私は日々の生活の中で、息子に学ぶことの喜びを教えてあげたいと思いました。自分自身は人生の途中で学校の勉強はやめてしまったけれど、息子には分かる喜びやできる喜びを知ってほしいと思ったからです。

 だから、息子が小さいときは興味を持ったことにできるだけ答えてあげました。もし答えられないことがあったら「明日までに調べておくから」と言って、次の日には答えられるようにしました。「あとでね」「また今度ね」と言われたまま答えてもらえなかった子どものころの私は、「相手にしてもらえない」「嘘をつかれた」という寂しさをいつも感じていたからです。

 小学6年生の夏、息子が突然「中学受験をしたい」と言い出したときは正直参りました。当時、私は仕事がうまくいかず、多額の借金を抱えていたのです。

 しかし息子が学べるときは今しかない。今このときを逃したら、私は息子の人生を台無しにしてしまうかもしれない。私自身が後悔するに違いない。

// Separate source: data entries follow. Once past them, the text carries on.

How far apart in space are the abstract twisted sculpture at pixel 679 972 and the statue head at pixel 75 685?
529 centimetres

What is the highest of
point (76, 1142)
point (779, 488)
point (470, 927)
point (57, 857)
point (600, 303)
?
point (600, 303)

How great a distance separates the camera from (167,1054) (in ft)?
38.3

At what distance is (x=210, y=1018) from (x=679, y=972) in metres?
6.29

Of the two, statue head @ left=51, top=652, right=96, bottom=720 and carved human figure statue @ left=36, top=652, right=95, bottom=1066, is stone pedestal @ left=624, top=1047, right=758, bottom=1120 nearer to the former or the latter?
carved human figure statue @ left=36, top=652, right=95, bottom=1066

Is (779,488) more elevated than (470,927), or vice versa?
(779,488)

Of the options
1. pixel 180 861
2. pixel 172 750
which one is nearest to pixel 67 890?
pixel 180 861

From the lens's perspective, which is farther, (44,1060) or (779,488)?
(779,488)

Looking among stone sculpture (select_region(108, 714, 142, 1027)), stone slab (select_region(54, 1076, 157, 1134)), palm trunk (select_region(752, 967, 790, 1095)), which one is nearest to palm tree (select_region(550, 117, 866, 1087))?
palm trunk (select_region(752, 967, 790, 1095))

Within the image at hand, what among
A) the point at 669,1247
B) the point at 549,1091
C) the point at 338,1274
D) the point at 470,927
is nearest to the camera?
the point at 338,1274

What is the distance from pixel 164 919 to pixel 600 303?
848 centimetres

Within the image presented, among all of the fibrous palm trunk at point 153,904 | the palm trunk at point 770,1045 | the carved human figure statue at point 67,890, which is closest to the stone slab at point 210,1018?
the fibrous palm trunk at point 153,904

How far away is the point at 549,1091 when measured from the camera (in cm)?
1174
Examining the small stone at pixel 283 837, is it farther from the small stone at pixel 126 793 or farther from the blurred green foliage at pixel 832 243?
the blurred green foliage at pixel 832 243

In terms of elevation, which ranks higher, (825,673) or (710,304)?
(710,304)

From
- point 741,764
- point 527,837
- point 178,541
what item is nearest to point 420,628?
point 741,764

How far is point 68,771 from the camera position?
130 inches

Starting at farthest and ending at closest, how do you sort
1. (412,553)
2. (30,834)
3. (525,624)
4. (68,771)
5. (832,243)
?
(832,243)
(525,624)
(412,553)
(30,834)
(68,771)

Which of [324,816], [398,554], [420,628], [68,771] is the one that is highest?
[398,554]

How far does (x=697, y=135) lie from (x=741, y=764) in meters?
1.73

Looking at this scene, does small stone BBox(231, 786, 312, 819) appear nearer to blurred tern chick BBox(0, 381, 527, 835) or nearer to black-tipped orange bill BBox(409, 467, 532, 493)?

 そう思ったら無理をしてでも中学受験をさせてあげたいと思いました。

 その後、息子は希望の学校に通って東大を目指すことになるわけですが、勉強の内容を私が教えられるはずがありません。でも、息子には学ぶことの大切さだけは伝えたかった。だから私は本を読み始めました。思い返せば、最後に読んだ本は森鴎外の『舞姫』。実に25年ぶりの読書でした。そして、息子の学習量が増えるのと比例して、私の読書量も増えていったのです。

学校に文句を言っても始まらない。私は学校に通いつめるようになった

 息子が進学した私立中高一貫校は、自宅から自転車で20分ほどの場所にある進学校でした。入学式のときに学年主任が「全員に東大に合格するだけの学力をつけさせます」と言ったのを聞き、この学校に任せれば息子は東大に行けるかもしれないと本気で思ったのは、多分私だけだったのではないでしょうか。大学受験をしたことがない私にとって、東大は「日本一の大学」ということぐらいしか知らず、そこに入るのがどんなに大変かなど想像することもできませんでした。でも、息子には高い目標を持ってほしいと思っていました。

 ところがある日、授業参観で学校へ行くと教室の汚さにあぜんとしました。別の教室をのぞくと、天井の蛍光灯が点滅しているではありませんか! トイレに行ってみて、さらに失望しました。

 「保護者が来ると分かっているにもかかわらず、こんなにだらしない状態のままにしておくなんて、この学校はどうなっているのだ?」

 息子が学ぶこの学校のことをもっと知りたい。

 その日から私は熱心に学校に通いつめるようになりました。